*Direction:*
Return the whole listing exactly as it stands.

____________________

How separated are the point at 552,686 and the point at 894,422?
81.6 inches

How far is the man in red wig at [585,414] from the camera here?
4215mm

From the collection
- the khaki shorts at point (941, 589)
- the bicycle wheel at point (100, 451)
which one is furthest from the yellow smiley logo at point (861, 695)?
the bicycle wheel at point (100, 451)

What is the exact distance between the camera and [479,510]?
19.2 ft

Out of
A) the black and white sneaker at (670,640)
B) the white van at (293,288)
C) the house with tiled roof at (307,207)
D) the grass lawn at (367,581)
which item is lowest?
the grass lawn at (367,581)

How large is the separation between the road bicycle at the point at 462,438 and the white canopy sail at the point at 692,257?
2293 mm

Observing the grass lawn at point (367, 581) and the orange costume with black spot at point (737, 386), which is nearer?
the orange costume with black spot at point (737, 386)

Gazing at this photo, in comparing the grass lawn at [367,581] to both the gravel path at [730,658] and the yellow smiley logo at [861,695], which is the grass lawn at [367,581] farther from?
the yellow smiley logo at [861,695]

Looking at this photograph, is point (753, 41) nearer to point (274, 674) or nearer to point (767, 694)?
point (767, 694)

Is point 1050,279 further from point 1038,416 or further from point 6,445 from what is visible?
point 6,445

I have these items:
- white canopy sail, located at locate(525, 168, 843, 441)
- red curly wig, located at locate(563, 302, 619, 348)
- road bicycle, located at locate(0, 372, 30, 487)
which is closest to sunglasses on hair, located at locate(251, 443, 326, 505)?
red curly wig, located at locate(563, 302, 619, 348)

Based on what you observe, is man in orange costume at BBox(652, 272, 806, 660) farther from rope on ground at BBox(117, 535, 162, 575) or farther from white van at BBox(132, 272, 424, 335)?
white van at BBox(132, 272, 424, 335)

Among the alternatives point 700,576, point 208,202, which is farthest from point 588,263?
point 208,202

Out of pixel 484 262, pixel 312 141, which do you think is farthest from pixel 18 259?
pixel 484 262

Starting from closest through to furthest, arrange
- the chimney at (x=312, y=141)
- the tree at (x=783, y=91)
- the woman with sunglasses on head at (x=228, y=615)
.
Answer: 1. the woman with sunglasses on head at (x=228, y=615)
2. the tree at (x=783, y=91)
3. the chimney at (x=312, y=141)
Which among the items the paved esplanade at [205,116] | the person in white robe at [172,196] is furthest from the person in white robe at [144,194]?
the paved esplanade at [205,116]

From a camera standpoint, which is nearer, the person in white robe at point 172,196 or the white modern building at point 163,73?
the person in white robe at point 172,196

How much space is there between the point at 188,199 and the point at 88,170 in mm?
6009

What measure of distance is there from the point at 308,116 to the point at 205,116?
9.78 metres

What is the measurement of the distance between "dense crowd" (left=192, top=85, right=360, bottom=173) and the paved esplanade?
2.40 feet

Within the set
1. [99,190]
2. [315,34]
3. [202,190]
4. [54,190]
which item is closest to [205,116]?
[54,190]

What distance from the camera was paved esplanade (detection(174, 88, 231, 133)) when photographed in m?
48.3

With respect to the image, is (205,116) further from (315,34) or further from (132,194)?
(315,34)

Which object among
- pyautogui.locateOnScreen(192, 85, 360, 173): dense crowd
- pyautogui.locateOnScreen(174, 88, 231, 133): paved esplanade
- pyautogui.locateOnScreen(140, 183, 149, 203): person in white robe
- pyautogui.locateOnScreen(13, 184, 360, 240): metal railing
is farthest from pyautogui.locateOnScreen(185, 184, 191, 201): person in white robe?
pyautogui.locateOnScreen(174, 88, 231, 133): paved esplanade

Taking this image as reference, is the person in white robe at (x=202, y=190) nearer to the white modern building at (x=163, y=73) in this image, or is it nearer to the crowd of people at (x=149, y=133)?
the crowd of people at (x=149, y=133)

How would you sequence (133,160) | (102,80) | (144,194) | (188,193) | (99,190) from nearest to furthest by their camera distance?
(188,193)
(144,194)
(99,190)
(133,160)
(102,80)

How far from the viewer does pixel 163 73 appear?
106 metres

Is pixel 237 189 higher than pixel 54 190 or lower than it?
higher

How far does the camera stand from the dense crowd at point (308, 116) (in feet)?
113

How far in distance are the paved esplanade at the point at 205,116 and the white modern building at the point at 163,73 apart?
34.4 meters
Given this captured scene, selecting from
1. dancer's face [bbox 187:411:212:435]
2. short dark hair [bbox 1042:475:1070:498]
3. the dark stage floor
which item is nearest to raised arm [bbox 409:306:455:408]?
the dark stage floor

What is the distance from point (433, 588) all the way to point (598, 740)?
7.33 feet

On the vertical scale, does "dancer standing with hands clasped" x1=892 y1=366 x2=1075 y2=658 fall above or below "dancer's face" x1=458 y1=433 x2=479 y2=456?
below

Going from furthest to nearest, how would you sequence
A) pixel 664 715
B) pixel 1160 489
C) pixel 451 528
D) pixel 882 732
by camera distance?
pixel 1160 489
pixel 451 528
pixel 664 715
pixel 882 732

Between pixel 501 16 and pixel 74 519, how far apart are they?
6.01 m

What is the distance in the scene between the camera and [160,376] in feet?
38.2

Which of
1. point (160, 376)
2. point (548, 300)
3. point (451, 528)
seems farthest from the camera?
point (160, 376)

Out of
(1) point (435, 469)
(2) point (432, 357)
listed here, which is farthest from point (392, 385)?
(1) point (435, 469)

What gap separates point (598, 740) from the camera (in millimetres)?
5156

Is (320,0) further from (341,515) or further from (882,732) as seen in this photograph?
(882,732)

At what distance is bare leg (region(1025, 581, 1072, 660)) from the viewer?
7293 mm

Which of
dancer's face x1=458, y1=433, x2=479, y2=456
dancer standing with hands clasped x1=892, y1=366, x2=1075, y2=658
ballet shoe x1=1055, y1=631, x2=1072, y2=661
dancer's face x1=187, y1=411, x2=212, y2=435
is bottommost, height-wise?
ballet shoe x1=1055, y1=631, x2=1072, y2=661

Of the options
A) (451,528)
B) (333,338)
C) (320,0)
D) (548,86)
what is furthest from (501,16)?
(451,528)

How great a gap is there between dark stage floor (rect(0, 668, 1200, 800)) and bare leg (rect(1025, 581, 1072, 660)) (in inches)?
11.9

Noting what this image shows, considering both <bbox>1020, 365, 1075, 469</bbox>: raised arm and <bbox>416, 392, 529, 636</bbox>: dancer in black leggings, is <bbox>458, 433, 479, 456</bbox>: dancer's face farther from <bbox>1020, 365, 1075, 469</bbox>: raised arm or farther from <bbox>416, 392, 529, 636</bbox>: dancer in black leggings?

____________________

*Solution to this problem:*
How separated are the point at 552,686 and the point at 894,422?
81.6 inches

How far is the man in red wig at [585,414] from the camera here?
4215mm

From the collection
- the khaki shorts at point (941, 589)
- the bicycle wheel at point (100, 451)
which one is furthest from the yellow smiley logo at point (861, 695)?
the bicycle wheel at point (100, 451)

What is the exact distance between the camera and [479,510]?
19.2 ft

Out of
A) the black and white sneaker at (670,640)
B) the white van at (293,288)
C) the house with tiled roof at (307,207)
D) the grass lawn at (367,581)
which item is lowest?
the grass lawn at (367,581)

How large is the separation between the road bicycle at the point at 462,438 and the white canopy sail at the point at 692,257?
2293 mm

Observing the grass lawn at point (367, 581) and the orange costume with black spot at point (737, 386), which is nearer?
the orange costume with black spot at point (737, 386)

Gazing at this photo, in comparing the grass lawn at [367,581] to both the gravel path at [730,658] and the yellow smiley logo at [861,695], which is the grass lawn at [367,581] farther from?
the yellow smiley logo at [861,695]

Looking at this photograph, is point (753, 41) nearer to point (274, 674) or nearer to point (767, 694)?
point (767, 694)

Is point 1050,279 further from point 1038,416 or further from point 6,445 from what is visible?
point 6,445

I have these items:
- white canopy sail, located at locate(525, 168, 843, 441)
- red curly wig, located at locate(563, 302, 619, 348)
- road bicycle, located at locate(0, 372, 30, 487)
which is closest to sunglasses on hair, located at locate(251, 443, 326, 505)?
red curly wig, located at locate(563, 302, 619, 348)

Based on what you observe, is man in orange costume at BBox(652, 272, 806, 660) farther from rope on ground at BBox(117, 535, 162, 575) or farther from white van at BBox(132, 272, 424, 335)?
white van at BBox(132, 272, 424, 335)

Among the alternatives point 700,576, point 208,202, which is farthest from point 588,263?
point 208,202

Out of pixel 484 262, pixel 312 141, which do you think is farthest from pixel 18 259?
pixel 484 262

Starting from closest through to furthest, arrange
- the chimney at (x=312, y=141)
- the tree at (x=783, y=91)
- the woman with sunglasses on head at (x=228, y=615)
.
Answer: 1. the woman with sunglasses on head at (x=228, y=615)
2. the tree at (x=783, y=91)
3. the chimney at (x=312, y=141)
Which among the items the paved esplanade at [205,116] | the person in white robe at [172,196] is furthest from the person in white robe at [144,194]?
the paved esplanade at [205,116]

From a camera standpoint, which is nearer, the person in white robe at point 172,196 or the white modern building at point 163,73?
the person in white robe at point 172,196

How much space is there between the point at 188,199 and the point at 88,170 in mm?
6009

What measure of distance is there from the point at 308,116 to the point at 205,116?
9.78 metres

What is the measurement of the distance between "dense crowd" (left=192, top=85, right=360, bottom=173) and the paved esplanade?
2.40 feet

Within the set
1. [99,190]
2. [315,34]
3. [202,190]
4. [54,190]
which item is closest to [205,116]?
[54,190]

What distance from the camera was paved esplanade (detection(174, 88, 231, 133)) when photographed in m?
48.3

With respect to the image, is (205,116) further from (315,34) or further from (132,194)?
(315,34)

Which object among
- pyautogui.locateOnScreen(192, 85, 360, 173): dense crowd
- pyautogui.locateOnScreen(174, 88, 231, 133): paved esplanade
- pyautogui.locateOnScreen(140, 183, 149, 203): person in white robe
- pyautogui.locateOnScreen(13, 184, 360, 240): metal railing
is farthest from pyautogui.locateOnScreen(185, 184, 191, 201): person in white robe?
pyautogui.locateOnScreen(174, 88, 231, 133): paved esplanade

Taking this image as reference, is the person in white robe at (x=202, y=190) nearer to the white modern building at (x=163, y=73) in this image, or is it nearer to the crowd of people at (x=149, y=133)?
the crowd of people at (x=149, y=133)

How would you sequence (133,160) | (102,80) | (144,194) | (188,193) | (99,190) from nearest to furthest by their camera distance?
(188,193)
(144,194)
(99,190)
(133,160)
(102,80)

How far from the viewer does pixel 163 73 appear?
106 metres

Is pixel 237 189 higher than pixel 54 190 or lower than it?
higher

How far does the camera stand from the dense crowd at point (308, 116) (in feet)?
113

How far in distance are the paved esplanade at the point at 205,116 and the white modern building at the point at 163,73 apart?
34.4 meters
Given this captured scene, selecting from
1. dancer's face [bbox 187:411:212:435]
2. short dark hair [bbox 1042:475:1070:498]
3. the dark stage floor
which item is nearest to raised arm [bbox 409:306:455:408]?
the dark stage floor

What is the distance from point (433, 588) all the way to point (598, 740)?
7.33 feet

On the vertical scale, does "dancer standing with hands clasped" x1=892 y1=366 x2=1075 y2=658 fall above or below "dancer's face" x1=458 y1=433 x2=479 y2=456?
below

Going from furthest to nearest, how would you sequence
A) pixel 664 715
B) pixel 1160 489
C) pixel 451 528
D) pixel 882 732
by camera distance?
pixel 1160 489
pixel 451 528
pixel 664 715
pixel 882 732

Between pixel 501 16 and pixel 74 519, how far apart are they?
6.01 m

What is the distance in the scene between the camera and [160,376] in feet?
38.2

Which of
1. point (160, 376)
2. point (548, 300)
3. point (451, 528)
seems farthest from the camera?
point (160, 376)

Out of
(1) point (435, 469)
(2) point (432, 357)
listed here, which is farthest from point (392, 385)?
(1) point (435, 469)

What gap separates point (598, 740) from the camera (in millimetres)?
5156

Is (320,0) further from (341,515) or further from (882,732) as seen in this photograph?
(882,732)

At what distance is bare leg (region(1025, 581, 1072, 660)) from the viewer?
7293 mm

Which of
dancer's face x1=458, y1=433, x2=479, y2=456
dancer standing with hands clasped x1=892, y1=366, x2=1075, y2=658
ballet shoe x1=1055, y1=631, x2=1072, y2=661
dancer's face x1=187, y1=411, x2=212, y2=435
is bottommost, height-wise?
ballet shoe x1=1055, y1=631, x2=1072, y2=661

Of the options
A) (451,528)
B) (333,338)
C) (320,0)
D) (548,86)
what is furthest from (501,16)?
(451,528)

How great a gap is there between dark stage floor (rect(0, 668, 1200, 800)) and bare leg (rect(1025, 581, 1072, 660)) (in inches)?
11.9

Noting what this image shows, considering both <bbox>1020, 365, 1075, 469</bbox>: raised arm and <bbox>416, 392, 529, 636</bbox>: dancer in black leggings, is <bbox>458, 433, 479, 456</bbox>: dancer's face farther from <bbox>1020, 365, 1075, 469</bbox>: raised arm or farther from <bbox>416, 392, 529, 636</bbox>: dancer in black leggings?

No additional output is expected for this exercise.